Stopping short of the parlor and Sapphire's body, he glanced to the cellar stairs. If there were any uncertainty for the demise of an undead, there was one he wanted to be certain of first. He headed down to the passage into the sewers.

Leesil didn't relish a return to the city's underbelly, but the distance seemed shorter somehow, as Chap led the way. They found Ratboy's body lodged against the walkway a little way down from the intersection where Leesil had taken his head. The severed hand seemed to have been washed away.

"He looks dead to me," Leesil said.

Chap yipped once in agreement, but they weren't about to argue with Magiere. Leesil dragged the waterlogged corpse all the way back and dropped it next to Sapphire's in the parlor. He was about to climb to the second floor, and instead returned to crouch next to Sapphire's corpse.

A thin, raised line in the congealed black fluids on the carpet had caught his attention. Leesil slipped out a stiletto and poked at it. It shifted slightly, and he hooked it with the blade's tip to pull it out.

It was a necklace covered by dark ichor. He wiped it with the skirt of the blue gown, and before him hung a gold pendant with a sapphire the size of his small fingernail.

Leesil stared at it in thought, knowing just how Magiere would react if she caught him pilfering the dead-or the undead, for that matter. There might be long months ahead, and what the council would pay them needed to go to Miiska.
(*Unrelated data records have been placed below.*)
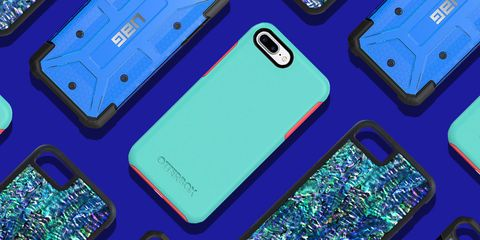 5c70fcedc1 The iPhone 8 and iPhone 8 Plus have the best selection of protective cases  in the business. Here are some of our favorites.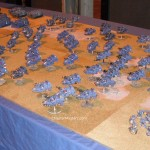 Today's Picture: Ultramarine 7th Company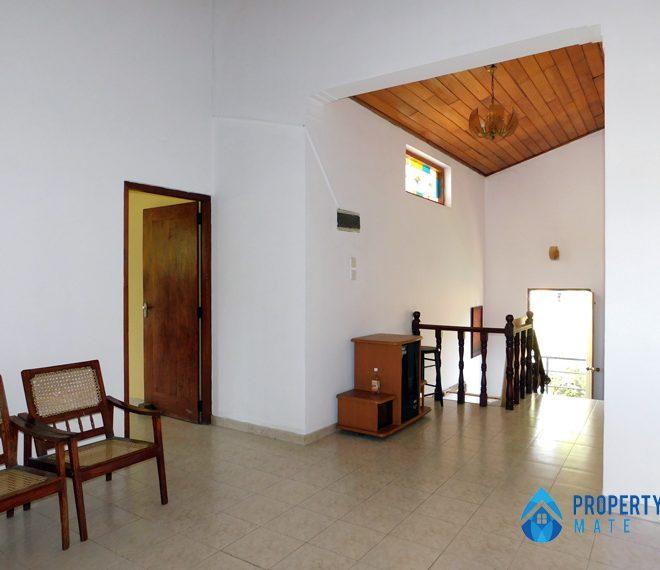 Propertymate.lk_house_for_rent_boralasgamuwa_apr_4-2
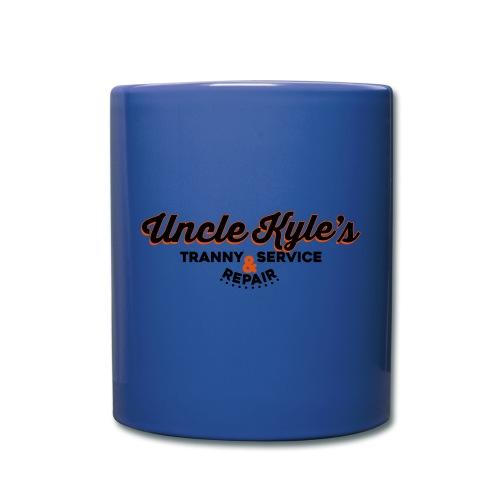uncle2 - Full Color Mug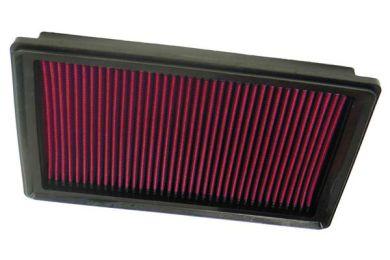 Pontiac G6 K&N Air Filters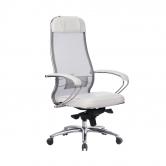 Компьютерное кресло МЕТТА Samurai SL-1.04 белый лебедь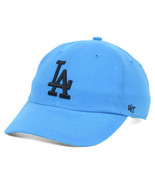 Los Angeles LA Dodgers 47 Brand Womens MLB Neon Clean Up Baseball Cap Ha... - $19.90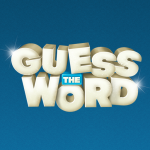 Guess the Word. Word Games Puzzle. What's the word 1.29 MOD APK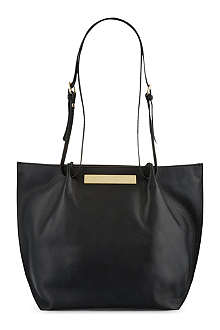VIVIENNE WESTWOOD Maddox large leather tote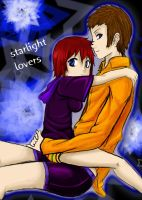 starlight lovers x3 by itachiuchihapwns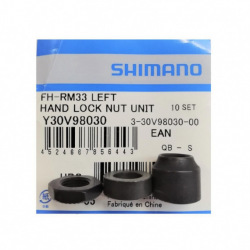 SHIMANO Kónus FHTX505/RM33 zadný ľavý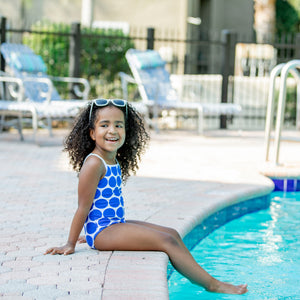 "Girls' One-Piece Swimsuit & Long Sleeve Rash Guard Set - ""Oversized Dot"" - SwimZip Sun Protection Swimwear"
Spoils of war, he thought, and finished roughly wiping it off before tucking it into his hauberk. He would deal with Magiere later, when objections were pointless. If later still remained a possibility in her mind. Then another thought occurred to him.

A gown with a matching stone. And if there were other gowns…?

He was about to head upstairs when Wynn scurried through the front door.

"You have to stop this," she urged. The outright dread upon her face was plain to see. "You cannot let Magiere burn bodies in the middle of a public street!"

Leesil was about to answer when Magiere stepped through the door behind the young sage.

"You find Ratboy?" she asked him.

Leesil nodded. "He's in the parlor. I'll bring the third one down, the one we found already dead last night."

"Time to finish this," Magiere added. "People are already out and about, and that's not such a terrible thing-though they may not agree when they see what we're doing."

She headed back outside and down to the pyre.

Leesil sensed there was more to this than burning undeads to be certain of their destruction. Wynn looked at him uncomfortably. While the little scholar respected Magiere, she would never understand all of it.

"She hates to admit it," Leesil said. "But deep inside, Magiere likes the drama of a good show. She's angry that these creatures lived comfortably amidst the wealthy, and none of these fools appeared to know or care enough to realize what was happening. We'll shake them out of their complacency."

"Oh…" Wynn answered. "Is she still angry with me over Chane?"

For a moment, Leesil tried to find some way to spare her feelings, to understand what she had done. But he couldn't.

"You were wrong, Wynn. You should've done anything in your power to help Magiere take his head."

Wynn stepped back, and it was perhaps the first time he'd seen her grow cold and harsh.

"I had a place among you in this," she said. "You, Magiere, and Chap possess strength and courage beyond anyone I have known, but you lack conscience. I was that conscience last night. Not all beings of a kind are the same, Leesil. And I believe it is possible not all Noble Dead are the same."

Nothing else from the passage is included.